On the dashboard of my 2014 model S the battery icon shows 240 mi when the battery is fully charged yet the actual mileage I get doesn’t come close.
According to the navigation my destination was 68 mi.

After returning home I figured I drove about 145 mi and the battery showed 34 mi left which would total 179mi.

That’s a far cry from 240 mi!!!
Is that normal?
Are they all that inaccurate?

I had the a/c on and drove interstate speed limits all the way. Which was 65 mph and 70 mph.


----------



## JasonF (Oct 26, 2018)

The advice I give people now is drive with the percentage on the battery instead of the mileage range for a few days. Once you get used to the effect your daily commute has on the actual battery percentage, you'll see what has the greatest effect on it, and in turn, understand where the mileage estimate is inaccurate.


----------



## Bigriver (Jan 26, 2018)

Horrible said:


> Are they all that inaccurate?


The display of 240 miles is 240 *rated* miles, and yes, it is common for actual mileage to be somewhat less. This is very similar to gas cars often not getting the rated mpg. Actual mpg may vary.

You did not mention the time frame of your trip, but there can also be "miles" lost when the car is parked. Of particular concern on the S or X, make sure that the "always connected" radial button is NOT selected in the car's settings. If it is selected, the car remains in a standby mode that uses more energy.

Here is a screenshot I grabbed several years ago of part of Tesla's explanation of the variability of actual range for the model S and the original roadster.
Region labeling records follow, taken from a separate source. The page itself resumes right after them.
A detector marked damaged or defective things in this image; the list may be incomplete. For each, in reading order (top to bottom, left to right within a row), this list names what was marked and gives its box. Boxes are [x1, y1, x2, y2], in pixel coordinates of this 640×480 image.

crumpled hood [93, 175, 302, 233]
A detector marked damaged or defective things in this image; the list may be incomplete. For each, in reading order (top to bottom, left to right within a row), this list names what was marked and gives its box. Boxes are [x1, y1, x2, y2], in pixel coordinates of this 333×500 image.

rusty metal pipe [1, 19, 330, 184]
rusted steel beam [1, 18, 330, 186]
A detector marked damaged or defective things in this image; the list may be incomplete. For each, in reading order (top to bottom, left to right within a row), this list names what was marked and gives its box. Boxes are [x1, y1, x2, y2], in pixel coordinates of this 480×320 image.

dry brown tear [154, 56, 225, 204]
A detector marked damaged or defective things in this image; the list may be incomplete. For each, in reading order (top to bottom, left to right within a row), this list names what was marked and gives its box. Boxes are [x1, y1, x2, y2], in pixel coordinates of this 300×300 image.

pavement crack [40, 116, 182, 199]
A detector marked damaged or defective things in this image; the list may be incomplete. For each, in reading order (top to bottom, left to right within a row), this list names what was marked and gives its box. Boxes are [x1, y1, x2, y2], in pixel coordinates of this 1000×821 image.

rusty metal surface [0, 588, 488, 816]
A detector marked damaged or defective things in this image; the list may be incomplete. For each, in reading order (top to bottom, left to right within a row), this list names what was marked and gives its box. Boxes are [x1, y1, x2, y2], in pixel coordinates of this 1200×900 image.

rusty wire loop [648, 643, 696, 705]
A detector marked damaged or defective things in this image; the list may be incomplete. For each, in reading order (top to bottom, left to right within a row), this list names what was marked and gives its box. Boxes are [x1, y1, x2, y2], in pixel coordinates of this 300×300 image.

Perhaps it may help.


----------



## SoFlaModel3 (Apr 15, 2017)

The 240 miles displayed on screen is "rated range", so what will make you fall short of that...

Highway speeds
Wind
Cold temperature
Continuous heavy acceleration
Rain/wet pavement
Under inflated tires
and so on...
Lots of factors, so yes very likely nothing at all is wrong.

For a better estimate, check out the trip computer.


----------